Family of South Shields dad donate £2,000 in his memory to good causes following death aged 55
In January this year, electrician Jason Heselton, 55, suffered two strokes and subsequently contracted pneumonia and sepsis.
He was looked after in the Intensive Therapy Unit (ITU) for two-and-a-half weeks until his death on February 18.
His family and friends donated £2,000 in his memory and decided to use some of the money to buy CDs, CD players and tablet computers for the unit, with the rest going to Macmillan Cancer Care in recognition of the support they were given when Mr Heselton had cancer 12 years ago
Jason’s wife, Christine, 55, said: “The staff in ITU were superb; nothing was too much trouble for them.
"They kept us constantly updated and we could ring them at any time.
"Jason loved music so we took some CDs in for him and I think listening to them really helped him to relax.”
Daughter Victoria, 27, said: “There is nothing I can really say that does justice to the care that we, as a family, received from the staff in the Intensive Therapy Unit at South Tyneside District Hospital.
"Dad was the patient but our whole family was treated with the same level of care.
"Staff ensured that we fully understood every step of his treatment and we were made to feel that we could ask any question.
"They did everything in their power to make a truly awful situation as pain-free as possible and, for that, we will be eternally grateful.
"We could not have asked for a more competent and compassionate team to take care of him.”
Victoria's sister Charlotte, 21, added: “There was no debate when we discussed who we wished to make a donation to in Dad’s memory.
"We hope the CD players and collection of music will help future patients in the same way it settled Dad during his time in the unit. We also hope that the iPads will assist patients in their rehabilitation and preparation for their recovery outside of the unit.”

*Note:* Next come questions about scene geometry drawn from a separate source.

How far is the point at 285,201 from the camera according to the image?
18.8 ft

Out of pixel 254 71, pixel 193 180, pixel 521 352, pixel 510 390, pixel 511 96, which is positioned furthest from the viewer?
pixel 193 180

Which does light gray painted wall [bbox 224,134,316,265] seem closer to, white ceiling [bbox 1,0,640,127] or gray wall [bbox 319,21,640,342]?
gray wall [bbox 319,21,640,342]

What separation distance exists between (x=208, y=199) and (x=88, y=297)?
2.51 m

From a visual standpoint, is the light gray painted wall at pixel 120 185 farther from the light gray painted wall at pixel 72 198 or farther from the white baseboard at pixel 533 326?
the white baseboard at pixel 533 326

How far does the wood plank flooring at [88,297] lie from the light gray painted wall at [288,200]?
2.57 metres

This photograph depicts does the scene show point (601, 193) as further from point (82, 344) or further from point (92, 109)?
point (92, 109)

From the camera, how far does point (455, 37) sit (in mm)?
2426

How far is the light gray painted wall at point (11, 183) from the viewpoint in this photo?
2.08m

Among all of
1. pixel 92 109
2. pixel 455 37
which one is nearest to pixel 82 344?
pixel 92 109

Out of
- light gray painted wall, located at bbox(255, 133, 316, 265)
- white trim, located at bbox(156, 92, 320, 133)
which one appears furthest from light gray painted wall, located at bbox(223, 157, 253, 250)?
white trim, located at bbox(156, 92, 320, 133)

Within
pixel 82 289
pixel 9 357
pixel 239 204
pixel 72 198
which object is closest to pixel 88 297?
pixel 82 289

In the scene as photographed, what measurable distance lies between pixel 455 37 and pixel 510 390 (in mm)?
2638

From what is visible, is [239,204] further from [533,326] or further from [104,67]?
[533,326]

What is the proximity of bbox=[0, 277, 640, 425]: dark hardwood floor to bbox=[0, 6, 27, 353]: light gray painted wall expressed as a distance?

Lorraine Spence, Sister in ITU, said: “It was a privilege to look after Jason and we were very touched when his family told us that, in his memory, they wanted to donate items to benefit other patients.
"Communication, language and relaxation apps on the tablet computers will be an enormous help to us, not only in our work in treating the sickest patients but in improving their general wellbeing and establishing them on the road to recovery.
"For example, communicating verbally can be very frustrating for patients with a breathing tube, and English is not everyone’s first language.
"We now have a better understanding than ever before of how critical illness can have lifelong effects.
"Our aim is to restore our patients to health with as few ongoing problems as possible.
"With this in mind, rehabilitation after critical illness forms an integral part of our treatment plans and is as important as any other aspect of the therapy that we provide in ITU. Apps, such as relaxation ones, will be of great benefit in this process.”
She added: “The days in ITU can be very long, repetitive and arduous for patients and their relatives and music can be a great source of comfort and relaxation so the CD players and CDs are also very welcome.”